__Source document__.

* * * *

Sleepless in Patriarchy

One night last week, when I should have been sleeping, I was awake ruminating about my partner’s stepfather – more precisely, his blatant racism and misogyny.

Evaluating personal relationships has been a central, and difficult, part of my journey to better align my life with my feminist values. Figuring out how to respond to the misogyny that creeps into almost every social interaction is painful and exhausting, especially as, through trial and error, I try to balance asserting myself and challenging misogyny with maintaining valued personal relationships.

Once I began noticing that men often interrupted and infantilized me, that they invalidated and dismissed my opinions, that my male friends often made shockingly sexist comments and that my female friends often spoke progressive speak one minute, and then objectified themselves or badmouthed other women’s appearances the next there was, simply, no going back. I couldn’t un-see or un-hear these things, and relationships that used to bring me comfort immediately brought feelings of isolation and disappointment.

Many women, I think, resist feminism because it is an agony to be fully conscious of the brutal misogyny which permeates culture, society, and all personal relationships. – Andrea Dworkin

In many cases, figuring out how to address the misogyny in my relationships was easy. I ended more than a handful of relationships with men and women who consistently demonstrated misogynistic behaviour, especially those who weren’t willing to acknowledge and examine their attitudes.

In other cases, particularly my relationship with my male partner, I decided to invest time and energy asserting myself, educating and explaining. Although the process hasn’t always been smooth, it has been worth it, and we’ve grown closer while we support each other’s growth and, together, recognize and deconstruct the problematic aspects of our socialization.

Other relationships have been more difficult to navigate, particularly my relationship with my partner’s stepfather John. A 70 year old white man who speaks proudly about using pornography and calls women “chicks” and “dames”, he has, one more than one occasion, used racist and sexist slurs in front of me, a woman of colour. In almost any other circumstance, I would cut him out of my life without much thought. Since my partner and I both love my partner’s mother (John’s wife) that isn’t an option, so I’ve had to find other ways to cope, and so far at least, I haven’t had much success.

* * * *

__Directions__.
1. Answer these questions from the essay on misogyny in personal relationships.
(a) Who was the writer lying awake thinking about one night last week?
(b) What did the writer do with more than a handful of relationships with people who kept showing misogynistic behavior?
(c) How old is John?
2. From the essay on misogyny in personal relationships, copy word for word the stretch from "Sleepless in Patriarchy" through "valued personal relationships.".
3. Pick up the essay on misogyny in personal relationships after its last sentence and keep writing it.

* * * *

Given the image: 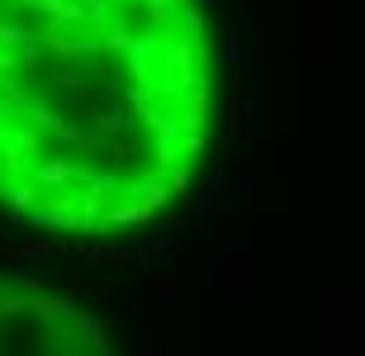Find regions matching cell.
Instances as JSON below:
<instances>
[{"mask_svg": "<svg viewBox=\"0 0 365 356\" xmlns=\"http://www.w3.org/2000/svg\"><path fill=\"white\" fill-rule=\"evenodd\" d=\"M204 110L190 0H0V200L19 214L71 228L152 214Z\"/></svg>", "mask_w": 365, "mask_h": 356, "instance_id": "1", "label": "cell"}]
</instances>
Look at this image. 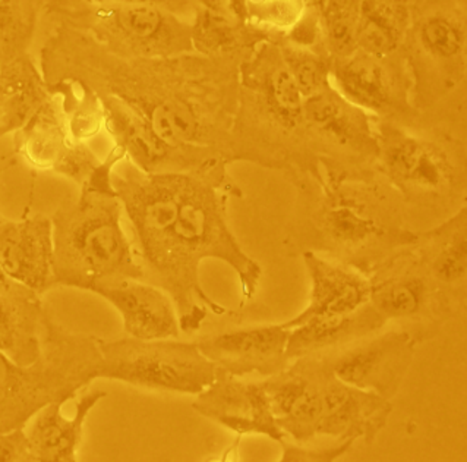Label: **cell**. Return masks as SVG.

* * * *

__Task-by-task answers__.
1.
(a) The writer's partner's stepfather.
(b) The writer ended them.
(c) 70 years old.

2.
Sleepless in Patriarchy

One night last week, when I should have been sleeping, I was awake ruminating about my partner’s stepfather – more precisely, his blatant racism and misogyny.

Evaluating personal relationships has been a central, and difficult, part of my journey to better align my life with my feminist values. Figuring out how to respond to the misogyny that creeps into almost every social interaction is painful and exhausting, especially as, through trial and error, I try to balance asserting myself and challenging misogyny with maintaining valued personal relationships.

3.
During one visit, John brashly proclaimed that all women turn into “old bags” once they reach 40. I felt compelled to say something, especially after noticing his wife and stepdaughters’ pained, downcast expressions, but I couldn’t figure out what to say. Instead, upset and confused, I walked away.

Later, while I unpacked his comment’s many problematic aspects and thought back to the obvious pain inflicted on the women he was talking with, I felt ashamed for retreating instead of putting my feminism into action. I would have loved to ask him what about adult women he found so repulsive, and why he didn’t feel creepy perving over women half his age. But I didn’t. I froze, fled, and later berated myself for not standing up.

Since that incident, I spend time before each visit anticipating the racist or sexist things John might say, planning how to respond, and resenting the entire exercise.

It wasn’t long before I got another opportunity. Soon after, John used a racial slur and then loudly dismissed my objections. His angry, domineering reaction set off a storm of emotions, doubts and incredulous thoughts that was too overwhelming for me to set aside and figure out how to proceed. Instead, I left the room with my partner and cried my eyes out. I knew John had dinosaur opinions, but to be so soundly put in my place after objecting to his racist behaviour left me feeling alone, angry and immediately mistrustful.

Later, my partner told John not to make racist or misogynist comments around me, and to listen if I have something to say in response. John settled down for a long time after that discussion, and even though my partner’s support was comforting, I felt conflicted since, yet again, I didn’t seize an opportunity to stand up for myself.

Recently, John told me that, while at a grocery store, he saw a border guard he recognized from his frequent crossings into and out of Canada. Apparently this woman, who appeared to be in her 20’s, and whom John had only previously met in her professional capacity, didn’t appreciate John referring to her there in the grocery store as a “little girl”. After a familiar moment of anxiety and swirling doubt I told him that I understand why she was offended, that as women we’re tired of being treated like children.

Listen, I understand this was no groundbreaking display of feminist activism. But it was a significant step forward for me in this relationship, a step towards me being brave enough to express my opinion and point out John’s problematic behaviour. This is a man who has bought into society’s version of masculinity his whole life. Someone who thinks he’s always right, and people – especially women – especially women of colour – who suggest otherwise must be proven wrong at all costs.

Thinking back on my tiny first step I feel proud and confident that, next time, I’ll be able to take one step further. And then another one. And then, hopefully, I’ll be confident enough to live my feminism as universally and consistently as possible – and maybe even sleep better at night.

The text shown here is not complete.